Why You Don’t Have To Fear Imitators

Dan Sullivan

There’s a story about World War II that I like. It may or may not be true, but it illustrates a good point.

The Second World War was tremendously costly to the Russians, and as the war went on, they were forced to reach further and further out for conscripts, even toward the Pacific, into Mongolia. They put young Mongolian men onto trains, moved them across the continent, and sent them to fight in Germany.

As they captured territory, the Mongolians entered German homes for the first time, which were unlike anything they’d ever seen. They were particularly fascinated by the elaborate sinks, baths, and toilets in these houses. For a race of herding people who lived in yurts — basic skin tents — it was a marvel to turn a tap and see water pour out.

Figuring this would be a great gift for their families — as the story goes — the warriors tore these appliances off the walls and out of the floors and shipped them back to Mongolia. When they got back, they couldn’t wait to show off what they’d discovered. They turned the taps, and …

Nothing.

The hordes miss the point.

The Mongolians in this tale are a lot like your competitors — and that’s not an insult. The Mongolians were, in their time, an incredible people. They were led by a military genius, Genghis Khan, and innovated technologies such as a postal system that spanned their entire territory.

But in this case, they were dealing with something they just couldn’t comprehend. They saw the effect of a system and mistook it for the cause.

Package your wisdom.

In my entrepreneurial coaching, I encourage business owners to package and sell their wisdom. You take your years of experience, all the trial and error, all the insights, all the unique talent in your organization, and turn this into a seamless process for doing what you do — an operating system, in other words, that supports any kind of value you want to create.

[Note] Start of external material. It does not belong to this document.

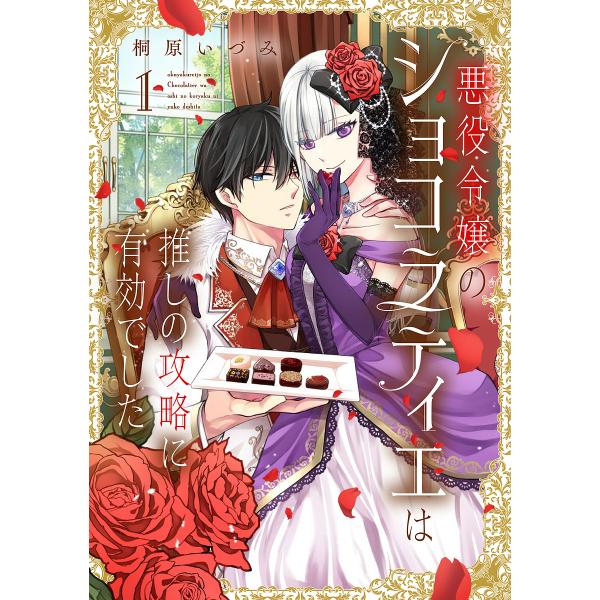 悪役令嬢のショコラティエは推しの攻略に有効でした 1/桐原いづみ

Some people hesitate to put their best out front like this, worried their competitors are going to steal it. But people can’t steal what they can’t see: Even if someone tried to replicate what you do, they would miss all the “backstage” systems, structures, and processes you’ve developed through the years that allow you to provide a simple, satisfying experience for your clients and customers.

In other words, the best they can do is make a nice, useless sink.